- **Directions**
Restate exactly, and only, the lines from the one with "How great is" through the end of the data, with both of those end lines kept. Drop any pictures.

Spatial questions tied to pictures
╔══

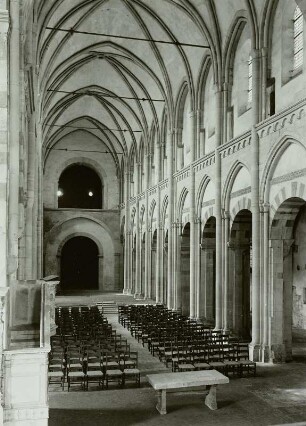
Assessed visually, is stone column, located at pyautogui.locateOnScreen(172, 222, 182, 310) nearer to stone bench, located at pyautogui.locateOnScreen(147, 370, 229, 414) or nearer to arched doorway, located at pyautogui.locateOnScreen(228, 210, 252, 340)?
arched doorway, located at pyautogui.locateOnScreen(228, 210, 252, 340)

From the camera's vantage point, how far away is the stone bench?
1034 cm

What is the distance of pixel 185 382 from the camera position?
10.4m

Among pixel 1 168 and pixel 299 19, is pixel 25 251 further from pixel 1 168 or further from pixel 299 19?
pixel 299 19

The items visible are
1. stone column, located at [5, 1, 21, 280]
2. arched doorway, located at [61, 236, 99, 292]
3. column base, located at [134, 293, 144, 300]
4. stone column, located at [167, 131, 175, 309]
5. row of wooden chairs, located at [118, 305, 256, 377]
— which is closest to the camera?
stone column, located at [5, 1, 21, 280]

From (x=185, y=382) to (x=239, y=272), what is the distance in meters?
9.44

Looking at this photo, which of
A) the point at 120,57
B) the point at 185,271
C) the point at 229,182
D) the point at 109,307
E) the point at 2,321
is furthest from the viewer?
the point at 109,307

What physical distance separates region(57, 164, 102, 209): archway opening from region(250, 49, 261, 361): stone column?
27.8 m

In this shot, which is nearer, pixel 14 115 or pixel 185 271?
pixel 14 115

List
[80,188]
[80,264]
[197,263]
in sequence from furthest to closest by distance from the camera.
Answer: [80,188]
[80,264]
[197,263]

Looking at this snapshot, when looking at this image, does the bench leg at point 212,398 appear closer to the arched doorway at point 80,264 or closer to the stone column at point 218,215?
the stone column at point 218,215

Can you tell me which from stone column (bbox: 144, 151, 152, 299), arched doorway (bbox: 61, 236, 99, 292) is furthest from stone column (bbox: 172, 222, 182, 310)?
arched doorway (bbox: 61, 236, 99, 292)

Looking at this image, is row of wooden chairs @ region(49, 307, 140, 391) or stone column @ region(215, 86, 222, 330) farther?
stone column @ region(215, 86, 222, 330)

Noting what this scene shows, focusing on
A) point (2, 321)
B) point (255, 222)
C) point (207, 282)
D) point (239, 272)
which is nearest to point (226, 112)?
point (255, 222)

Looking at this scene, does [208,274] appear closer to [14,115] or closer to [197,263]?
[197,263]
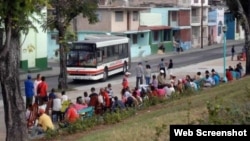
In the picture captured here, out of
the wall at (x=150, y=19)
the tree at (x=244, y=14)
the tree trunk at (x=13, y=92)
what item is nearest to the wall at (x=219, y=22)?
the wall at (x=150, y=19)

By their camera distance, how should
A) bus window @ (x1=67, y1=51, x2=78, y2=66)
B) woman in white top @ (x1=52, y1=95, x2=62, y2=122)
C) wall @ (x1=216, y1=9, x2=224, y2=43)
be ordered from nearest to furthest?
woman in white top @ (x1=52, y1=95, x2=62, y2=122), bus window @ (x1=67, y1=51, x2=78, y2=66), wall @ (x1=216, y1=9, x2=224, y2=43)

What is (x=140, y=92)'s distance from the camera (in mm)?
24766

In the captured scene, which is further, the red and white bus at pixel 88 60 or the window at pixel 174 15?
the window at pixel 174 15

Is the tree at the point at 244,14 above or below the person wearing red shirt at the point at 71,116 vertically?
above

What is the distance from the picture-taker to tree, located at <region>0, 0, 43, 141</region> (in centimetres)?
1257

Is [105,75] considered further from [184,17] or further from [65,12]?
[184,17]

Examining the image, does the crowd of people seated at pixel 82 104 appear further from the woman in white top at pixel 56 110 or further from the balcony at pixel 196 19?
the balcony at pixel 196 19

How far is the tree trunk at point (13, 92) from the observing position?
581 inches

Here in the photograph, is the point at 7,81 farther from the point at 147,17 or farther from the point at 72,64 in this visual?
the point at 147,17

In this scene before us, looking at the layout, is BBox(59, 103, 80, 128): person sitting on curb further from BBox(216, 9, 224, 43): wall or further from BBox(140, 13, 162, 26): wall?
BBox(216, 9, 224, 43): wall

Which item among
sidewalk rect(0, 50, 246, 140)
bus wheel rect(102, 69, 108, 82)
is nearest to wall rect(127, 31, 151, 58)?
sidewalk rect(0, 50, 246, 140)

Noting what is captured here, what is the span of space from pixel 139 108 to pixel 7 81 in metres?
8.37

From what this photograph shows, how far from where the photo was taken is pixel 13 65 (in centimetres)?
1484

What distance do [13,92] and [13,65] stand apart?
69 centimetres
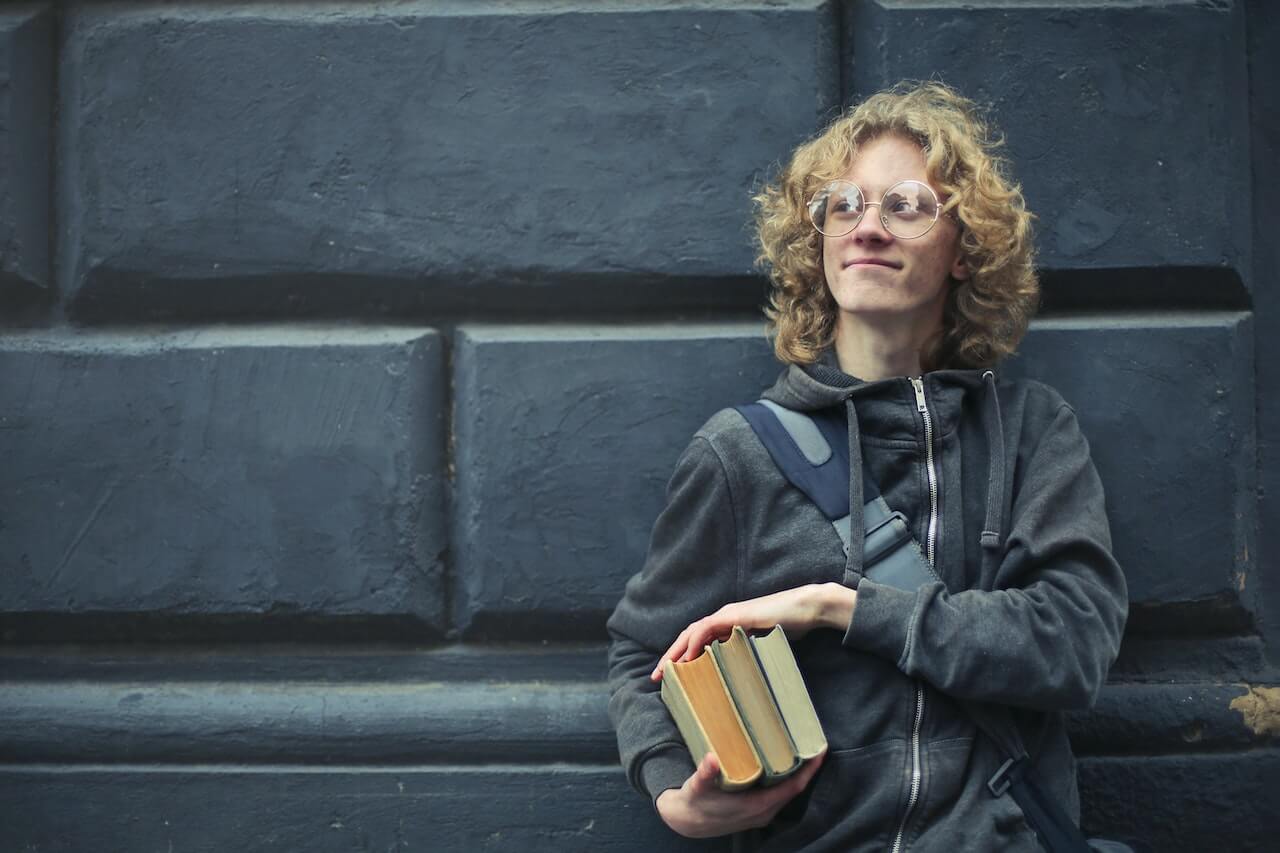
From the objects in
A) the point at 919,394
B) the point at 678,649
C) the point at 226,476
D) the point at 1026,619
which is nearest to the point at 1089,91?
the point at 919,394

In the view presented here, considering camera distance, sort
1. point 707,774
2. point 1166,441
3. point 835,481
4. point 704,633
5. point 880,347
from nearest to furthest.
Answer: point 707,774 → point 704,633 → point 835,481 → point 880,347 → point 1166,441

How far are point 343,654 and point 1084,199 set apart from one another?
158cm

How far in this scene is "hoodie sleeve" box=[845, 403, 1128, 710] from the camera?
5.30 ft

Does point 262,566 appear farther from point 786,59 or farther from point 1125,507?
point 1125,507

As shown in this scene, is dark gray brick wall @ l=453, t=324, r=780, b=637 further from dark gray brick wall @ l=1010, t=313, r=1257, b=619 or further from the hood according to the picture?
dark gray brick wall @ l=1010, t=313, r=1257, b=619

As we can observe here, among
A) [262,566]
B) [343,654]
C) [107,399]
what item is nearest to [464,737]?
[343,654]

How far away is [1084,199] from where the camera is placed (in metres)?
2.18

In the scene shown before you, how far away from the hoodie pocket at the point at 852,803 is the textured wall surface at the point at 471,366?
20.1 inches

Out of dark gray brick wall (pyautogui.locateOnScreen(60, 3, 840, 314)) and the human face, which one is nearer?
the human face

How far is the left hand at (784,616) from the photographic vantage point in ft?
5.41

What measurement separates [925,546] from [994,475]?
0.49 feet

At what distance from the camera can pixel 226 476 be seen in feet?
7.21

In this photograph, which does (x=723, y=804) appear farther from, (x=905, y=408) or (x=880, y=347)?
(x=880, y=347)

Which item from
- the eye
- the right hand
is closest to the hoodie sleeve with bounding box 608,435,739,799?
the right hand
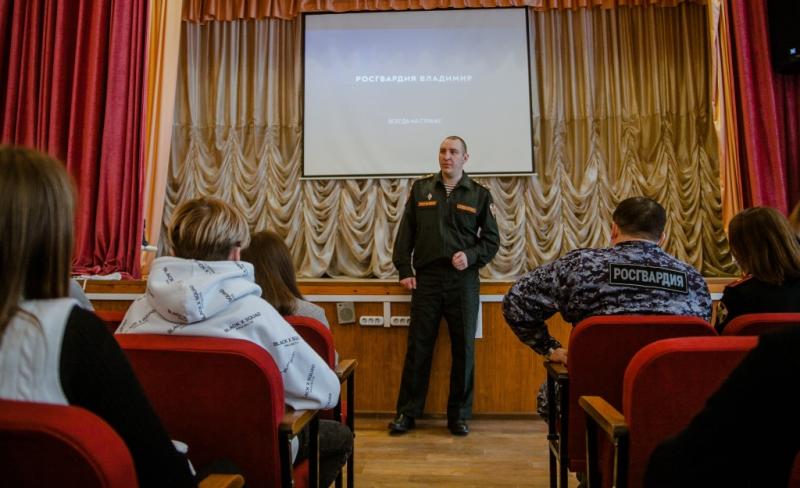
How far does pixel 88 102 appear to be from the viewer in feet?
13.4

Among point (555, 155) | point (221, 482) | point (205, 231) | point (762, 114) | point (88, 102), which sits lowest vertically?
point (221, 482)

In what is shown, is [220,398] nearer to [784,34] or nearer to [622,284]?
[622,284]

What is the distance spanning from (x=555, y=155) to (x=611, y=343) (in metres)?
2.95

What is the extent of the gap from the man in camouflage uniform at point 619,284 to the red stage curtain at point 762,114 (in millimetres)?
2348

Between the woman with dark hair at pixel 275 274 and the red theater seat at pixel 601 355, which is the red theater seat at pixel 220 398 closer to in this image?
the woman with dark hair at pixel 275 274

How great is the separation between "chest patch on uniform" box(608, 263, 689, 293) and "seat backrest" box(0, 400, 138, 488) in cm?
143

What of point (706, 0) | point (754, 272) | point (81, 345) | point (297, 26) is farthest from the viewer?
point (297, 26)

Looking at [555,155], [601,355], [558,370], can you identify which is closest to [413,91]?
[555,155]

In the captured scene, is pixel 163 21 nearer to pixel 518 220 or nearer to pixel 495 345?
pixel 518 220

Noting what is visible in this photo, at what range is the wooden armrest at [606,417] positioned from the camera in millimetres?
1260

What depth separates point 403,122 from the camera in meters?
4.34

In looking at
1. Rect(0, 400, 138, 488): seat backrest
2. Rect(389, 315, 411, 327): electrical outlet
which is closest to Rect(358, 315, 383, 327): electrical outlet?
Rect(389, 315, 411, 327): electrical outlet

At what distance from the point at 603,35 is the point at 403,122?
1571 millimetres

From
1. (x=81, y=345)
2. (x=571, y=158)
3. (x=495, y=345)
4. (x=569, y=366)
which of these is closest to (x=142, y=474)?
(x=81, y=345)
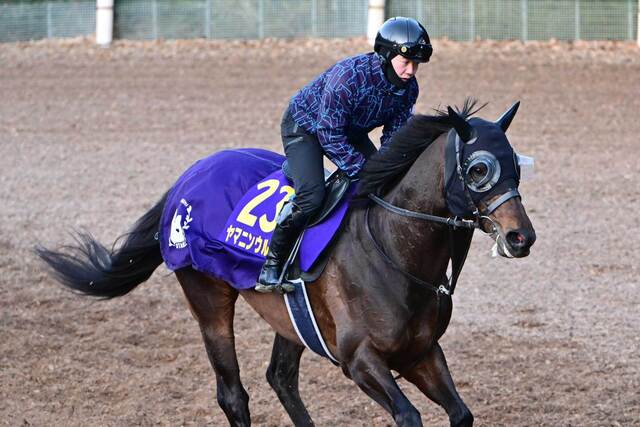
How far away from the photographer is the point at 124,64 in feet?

╚══

- **Answer below**
How great is the separation between "chest patch on uniform" box(608, 263, 689, 293) and "seat backrest" box(0, 400, 138, 488) in cm?
143

What of point (706, 0) | point (754, 272) | point (81, 345) | point (297, 26) is farthest from the viewer?
point (297, 26)

Looking at [555,155], [601,355], [558,370], can you identify which is closest to [413,91]?
[555,155]

In the captured scene, is pixel 163 21 nearer to pixel 518 220 or nearer to pixel 495 345?
pixel 518 220

Noting what is visible in this photo, at what range is the wooden armrest at [606,417] positioned from the camera in millimetres?
1260

What depth separates point 403,122 from the camera in meters?
4.34

In looking at
1. Rect(0, 400, 138, 488): seat backrest
2. Rect(389, 315, 411, 327): electrical outlet
which is closest to Rect(358, 315, 383, 327): electrical outlet?
Rect(389, 315, 411, 327): electrical outlet

At what distance from the point at 603,35 is the point at 403,122?
1571 millimetres

From
1. (x=81, y=345)
2. (x=571, y=158)
3. (x=495, y=345)
4. (x=569, y=366)
which of these is closest to (x=142, y=474)?
(x=81, y=345)
How far away from the photographer is the point at 124,64 in feet?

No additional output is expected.